= READING PASSAGE =

::::::::::

Cristian Căuz

Personal information
- Date of birth: 15 August 1996 (age 30)
- Place of birth: Pordenone, Italy
- Height: 1.88 m (6 ft 2 in)
- Position: Defender

Team information
- Current team: Empoli
- Number: 33

Youth career
- 0000–2013: Pordenone
- 2013–2015: Spezia

Senior career*
- Years: Team / Apps / (Gls)
- 2012–2013: Pordenone / 14 / (1)
- 2015–2016: Spezia / 19 / (0)
- 2015–2016: → Pro Piacenza (loan) / 2 / (0)
- 2016: → Massese (loan) / 16 / (0)
- 2016–2018: Real Forte Querceta / 60 / (4)
- 2018–2020: Parma / 0 / (0)
- 2018–2019: → Piacenza (loan) / 22 / (0)
- 2019–2020: → Trapani (loan) / 7 / (0)
- 2020: Ravenna / 7 / (0)
- 2020–2021: Lecco / 26 / (1)
- 2021–2023: Reggiana / 47 / (5)
- 2023–2026: Modena / 48 / (1)
- 2026–: Empoli / 0 / (0)

= Cristian Cauz =

Italian footballer (born 1996)

Cristian Căuz (born 15 August 1996) is an Italian professional footballer who plays as a defender for club Empoli.

==Career==
Căuz made his Serie C debut for Pro Piacenza on 18 October 2015 in a game against Pavia.

On 29 July 2019, he joined Serie B side Trapani on loan.

On 16 January 2020, he signed a 1.5-year contract with Serie C club Ravenna.

On 10 August 2020, he moved to Lecco.

On 21 July 2021, he joined to Reggiana.

On 10 July 2023, Cauz signed a two-year deal for Modena.

==Personal life==
Born in Italy, he is of Romanian descent.

::::::::::

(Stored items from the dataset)
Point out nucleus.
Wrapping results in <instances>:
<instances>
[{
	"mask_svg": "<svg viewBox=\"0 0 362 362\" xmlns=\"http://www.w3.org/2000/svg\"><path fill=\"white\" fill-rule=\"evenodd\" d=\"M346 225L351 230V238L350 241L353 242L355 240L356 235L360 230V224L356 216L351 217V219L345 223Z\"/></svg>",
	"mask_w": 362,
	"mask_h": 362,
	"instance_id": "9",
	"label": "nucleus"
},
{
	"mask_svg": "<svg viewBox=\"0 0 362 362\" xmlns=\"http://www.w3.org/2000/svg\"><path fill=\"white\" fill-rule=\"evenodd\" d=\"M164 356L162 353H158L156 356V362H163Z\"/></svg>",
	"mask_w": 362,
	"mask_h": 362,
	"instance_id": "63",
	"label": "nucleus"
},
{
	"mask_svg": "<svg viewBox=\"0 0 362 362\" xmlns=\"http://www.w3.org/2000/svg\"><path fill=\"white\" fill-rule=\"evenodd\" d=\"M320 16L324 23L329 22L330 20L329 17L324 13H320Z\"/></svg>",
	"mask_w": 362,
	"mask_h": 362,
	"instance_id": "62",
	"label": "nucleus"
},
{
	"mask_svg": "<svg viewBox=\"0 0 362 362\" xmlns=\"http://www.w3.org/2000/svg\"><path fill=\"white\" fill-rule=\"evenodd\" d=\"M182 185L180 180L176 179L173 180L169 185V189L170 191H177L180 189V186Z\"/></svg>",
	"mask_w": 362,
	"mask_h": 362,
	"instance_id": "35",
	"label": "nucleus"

::::::::::

= EXERCISE DETAILS =
Reproduce verbatim the portion of the article on Cristian Căuz starting at "- 2019–2020: →" and ending at "Modena / 48 / (1)".

= TASK ANSWER =
- 2019–2020: → Trapani (loan) / 7 / (0)
- 2020: Ravenna / 7 / (0)
- 2020–2021: Lecco / 26 / (1)
- 2021–2023: Reggiana / 47 / (5)
- 2023–2026: Modena / 48 / (1)